Система философии. Том 1. Логика чистого познания - страница 11



Критика была не только решающим деянием в личном развитии Канта: это всемирно-историческое деяние Канта. В ее открытии, в разработке метода критики состоит непреходящая ценность кантовского мышления. Этим не высказывается мнение, что эта ценность исчерпывается методологией критики. Но для здорового прогресса философского исследования важно открытое и ясное различение между этим значением критики, которое заключается в установлении отношения между метафизикой и математической наукой о природе, и всем, даже самым важным, конкретным содержанием кантовских мыслей. О последних могут быть споры, и для них должна быть открыта свободная дорога; о первых же не может быть споров, если компас науки не должен быть сбит. Мощные, творческие умы со времен греков всегда ориентировались по этому компасу; только плавание часто пересекали туманы, которые сгущали разнородность метафизических проблем. XVIII век наконец принес искренность, которая выразилась в осознании и признании, что моральная достоверность иного рода, чем математико-научная.

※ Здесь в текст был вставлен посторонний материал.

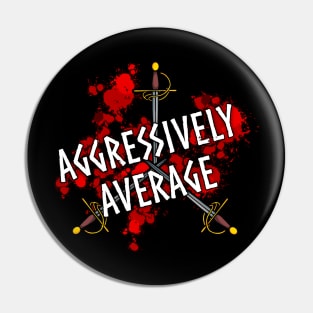 Aggressively Average - MOD Pin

Можно сказать, что это значение критики – не только веха научной работы, но одновременно и водораздел умонастроения. Те, кто уклоняется от этой границы, – не только «благородные», которых Кант разоблачил как не желающих работать; скромнее и точнее, пожалуй, можно сказать, что они не желают учиться; Кант также охарактеризовал их как врагов Просвещения, предающихся «гениальным порывам» и озарениям вместо того, чтобы считать науку единственным источником истины. Мефистофель выдает глубокую мысль, что в науке презирают разум.

В этом прежде всего состоит отпадение от Канта, которое имело краткий подъем, но внезапное падение философской деятельности: они снова разрушили перегородку между разнородными проблемами метафизики. И это пренебрежение Просвещением и его честностью, которую они непочтительно высмеивали, имело, конечно, моральную причину или, по крайней мере, религиозную, не говоря уже о церковно-политической. Но научным предлогом было восстание против Ньютона. Идея снова должна была означать и Бога, и природу, причем не так, как Декарт в лучшем случае стремился к этому единству, а выдвигали Спинозу, который растворил метафизику в этике и стоит вне линии, идущей от Галилея через Декарта и Лейбница к Ньютону. Философия снова должна была стать философией религии. Даже в философии романтика снова вернулась к Средневековью.

Что бы ни было приобретено в универсальном и художественном понимании истории философской романтикой систем тождества – впрочем, Нибур, методолог истории, предшествует им и является учеником Канта – но, оставив и отвергнув систему принципов Ньютона, философия вместе с честным сердцем потеряла и ясную голову. Новые истины стали понятиями гениальной интуиции и интеллектуальными созерцаниями, но строгое понятие чистых познаний, ограниченное принципами математической науки о природе, для него не осталось ни ранга, ни опоры; его след стерся. Однако эти принципы проходят через всемирную историю разума. Их формулировки меняются, но мотивы остаются теми же; они являются, так сказать, азбукой разума. Отказавшись от чистых познаний в этой точной ограниченности, те романтики отреклись от самого надежного достояния и высшего права разума.

3. Отношение логики чистого к критике и метафизике

Здесь мы снова начинаем с самого начала. Иными словами, мы снова становимся на почву принципов математического естествознания. Они должны быть заново продемонстрированы как чистое знание, заново открытое в контексте разума. А как же задача такого доказательства, утверждение такого открытия? Остается ли она здесь за критикой, методологическое значение которой ограничивается разграничением задач и определением отношения метафизики к математическому естествознанию? Мы не спорим о названии; но это важный вопрос.